- Born: June 26, 1983 (age 42) Mueang Kanchanaburi, Kanchanaburi province, Thailand
- Other name: Nui
- Education: University of the Thai Chamber of Commerce (Faculty of Communication Arts)
- Occupations: DJ, actor, voice actor, YouTuber, host, news anchor
- Agent: A-Time Media
- Known for: Taurus Mask in The Mask Singer (Zodiac season)
- Notable work: The Mask Singer Thailand (Panelist), I Can See Your Voice Thailand (Detective)

= Thanawat Prasitsomporn =

Thanawat Prasitsomporn (ธนวัฒน์ ประสิทธิสมพร), better known as DJ Nui, was born on Sunday, June 26, 1983, in Mueang District, Kanchanaburi Province. He completed his secondary education at Visuttharangsi School in Kanchanaburi before graduating from the Faculty of Communication Arts, majoring in Radio and Television, at the University of the Thai Chamber of Commerce.

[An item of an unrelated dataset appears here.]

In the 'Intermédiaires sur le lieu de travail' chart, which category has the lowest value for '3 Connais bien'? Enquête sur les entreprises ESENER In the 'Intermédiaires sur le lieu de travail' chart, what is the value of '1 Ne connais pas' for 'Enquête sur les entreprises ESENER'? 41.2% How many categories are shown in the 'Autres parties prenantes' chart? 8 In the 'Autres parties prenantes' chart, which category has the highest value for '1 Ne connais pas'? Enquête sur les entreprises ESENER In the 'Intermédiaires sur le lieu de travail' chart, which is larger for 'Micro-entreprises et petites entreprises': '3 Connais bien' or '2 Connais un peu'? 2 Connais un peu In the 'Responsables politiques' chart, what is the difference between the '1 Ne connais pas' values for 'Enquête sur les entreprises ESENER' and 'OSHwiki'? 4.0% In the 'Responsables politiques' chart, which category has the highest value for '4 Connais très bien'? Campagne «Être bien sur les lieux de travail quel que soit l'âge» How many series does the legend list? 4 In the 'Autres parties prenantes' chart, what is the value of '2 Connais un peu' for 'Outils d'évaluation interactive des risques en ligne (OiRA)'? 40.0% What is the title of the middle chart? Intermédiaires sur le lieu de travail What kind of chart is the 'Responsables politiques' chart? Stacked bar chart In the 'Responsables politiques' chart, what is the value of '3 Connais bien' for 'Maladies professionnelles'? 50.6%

He began his career as a radio DJ for 94 EFM, starting as a news reader for the program Chae Tae Chao alongside DJs Moddam and Krit on Thursdays, Fridays, and Saturdays. This role earned him the nickname "Nui Chae Tae Chao" after the program's title. In addition to radio, he is a prolific voice actor and has appeared in numerous films and television dramas. He is also widely recognized as a permanent panelist on The Mask Singer Thailand and a "detective" on I Can See Your Voice Thailand.